Shell
The Schema Registry server may be deployed following the same steps as outlined on the quickstart page. There are no additional configuration options required beyond deploying the microservices and configuring the credentials of the schema history database.
The Validator component of the Schema Registry is a single Docker image configured through a set of environment variables.

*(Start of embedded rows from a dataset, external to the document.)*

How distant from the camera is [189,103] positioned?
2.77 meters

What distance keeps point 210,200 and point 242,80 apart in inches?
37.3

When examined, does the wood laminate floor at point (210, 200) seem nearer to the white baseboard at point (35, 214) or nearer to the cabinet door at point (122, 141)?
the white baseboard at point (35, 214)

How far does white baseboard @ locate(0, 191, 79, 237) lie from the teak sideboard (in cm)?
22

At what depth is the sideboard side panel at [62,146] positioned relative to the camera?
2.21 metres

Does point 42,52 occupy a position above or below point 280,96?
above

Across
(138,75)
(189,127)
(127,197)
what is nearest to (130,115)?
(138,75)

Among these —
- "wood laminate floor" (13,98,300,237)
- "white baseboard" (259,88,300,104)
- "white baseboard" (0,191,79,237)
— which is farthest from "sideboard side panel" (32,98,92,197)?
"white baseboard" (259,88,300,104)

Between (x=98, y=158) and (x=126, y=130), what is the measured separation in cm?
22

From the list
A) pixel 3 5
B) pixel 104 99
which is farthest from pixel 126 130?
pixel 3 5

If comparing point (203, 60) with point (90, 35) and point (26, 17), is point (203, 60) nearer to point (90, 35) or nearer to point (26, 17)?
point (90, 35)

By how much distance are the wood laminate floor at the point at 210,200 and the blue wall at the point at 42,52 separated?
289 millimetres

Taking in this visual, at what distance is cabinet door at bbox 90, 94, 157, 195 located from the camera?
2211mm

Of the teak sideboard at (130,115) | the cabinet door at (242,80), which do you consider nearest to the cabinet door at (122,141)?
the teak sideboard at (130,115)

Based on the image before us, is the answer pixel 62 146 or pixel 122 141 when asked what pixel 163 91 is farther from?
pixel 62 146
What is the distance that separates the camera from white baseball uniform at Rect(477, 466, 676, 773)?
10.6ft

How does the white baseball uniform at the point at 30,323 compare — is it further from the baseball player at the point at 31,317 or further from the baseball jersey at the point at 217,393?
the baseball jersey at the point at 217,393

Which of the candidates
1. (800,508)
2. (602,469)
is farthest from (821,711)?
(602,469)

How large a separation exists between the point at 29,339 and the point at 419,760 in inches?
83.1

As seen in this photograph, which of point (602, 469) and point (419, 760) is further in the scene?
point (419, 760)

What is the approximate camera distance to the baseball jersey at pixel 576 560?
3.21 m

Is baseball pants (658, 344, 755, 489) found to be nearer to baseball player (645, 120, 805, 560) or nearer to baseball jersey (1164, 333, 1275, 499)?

The tables below cover the core configuration variables, outlining how the different combinations of producers and consumers can be configured.
The tables are organized by the message broker technology, listing which variables need to be set when pulling data from the given broker type and when publishing data to the given broker type. If, for instance, you wish to pull and validate data from Kafka and publish the results to GCP Pub/Sub, you would read the Consumer section from the Kafka tab, and then the Producer section of the GCP Pub/Sub tab.
NOTE: Values with the “*” sign in the following tables are required and need to be set!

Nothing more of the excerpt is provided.